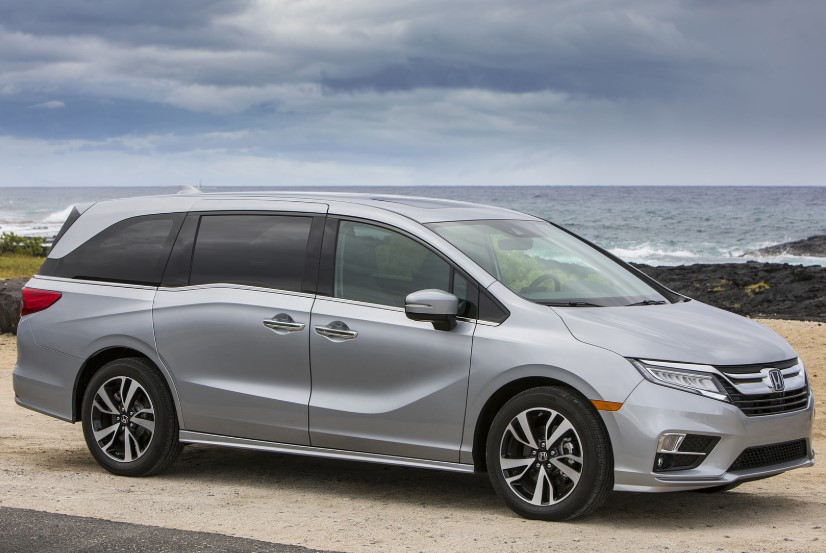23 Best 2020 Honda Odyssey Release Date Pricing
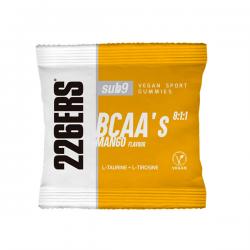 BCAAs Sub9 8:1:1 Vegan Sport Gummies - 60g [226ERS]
--
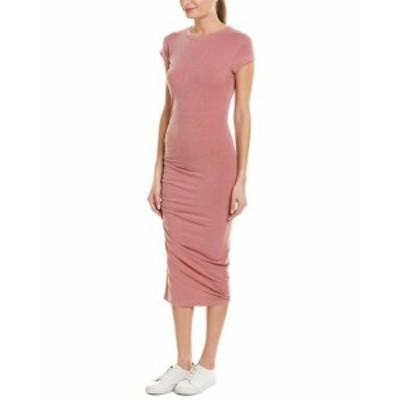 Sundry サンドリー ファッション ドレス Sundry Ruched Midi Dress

» **Task brief**
Within the material above, find the part that opens with the line containing "23 Best 2020" and closes with the line containing "BCAAs Sub9 8:1:1", and reproduce it exactly without the pictures.

» **Exercise solution**
23 Best 2020 Honda Odyssey Release Date Pricing
 BCAAs Sub9 8:1:1 Vegan Sport Gummies - 60g [226ERS]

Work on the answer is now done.